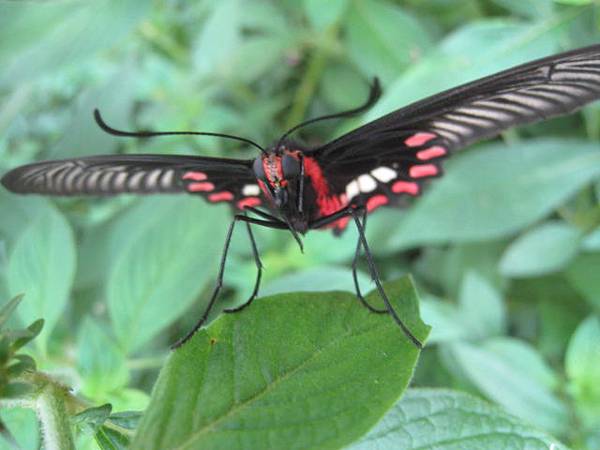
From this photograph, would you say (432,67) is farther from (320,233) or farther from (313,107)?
(313,107)

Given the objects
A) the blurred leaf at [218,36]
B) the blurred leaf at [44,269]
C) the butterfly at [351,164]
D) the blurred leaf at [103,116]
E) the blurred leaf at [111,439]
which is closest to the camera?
the blurred leaf at [111,439]

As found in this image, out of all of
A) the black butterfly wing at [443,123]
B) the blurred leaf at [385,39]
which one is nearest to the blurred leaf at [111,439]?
the black butterfly wing at [443,123]

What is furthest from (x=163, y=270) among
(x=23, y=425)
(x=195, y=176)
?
(x=23, y=425)

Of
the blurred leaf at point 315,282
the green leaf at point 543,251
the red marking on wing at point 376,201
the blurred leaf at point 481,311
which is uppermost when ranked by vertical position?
the red marking on wing at point 376,201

Your task » Copy all the rows above word for word, leaving out the picture.

Exercise result »
From this photograph, would you say (432,67) is farther from (320,233) or farther from (313,107)?
(313,107)

Given the objects
A) the blurred leaf at [218,36]
B) the blurred leaf at [44,269]
C) the butterfly at [351,164]
D) the blurred leaf at [103,116]
E) the blurred leaf at [111,439]
which is closest to the camera?
the blurred leaf at [111,439]

As found in this image, out of all of
A) the black butterfly wing at [443,123]
B) the blurred leaf at [385,39]
which one is nearest to the blurred leaf at [111,439]?
the black butterfly wing at [443,123]

What is furthest from (x=163, y=270) among
(x=23, y=425)
(x=195, y=176)
?
(x=23, y=425)

Of
the blurred leaf at point 315,282
the green leaf at point 543,251
the red marking on wing at point 376,201
the blurred leaf at point 481,311
which is uppermost when ranked by vertical position?
the red marking on wing at point 376,201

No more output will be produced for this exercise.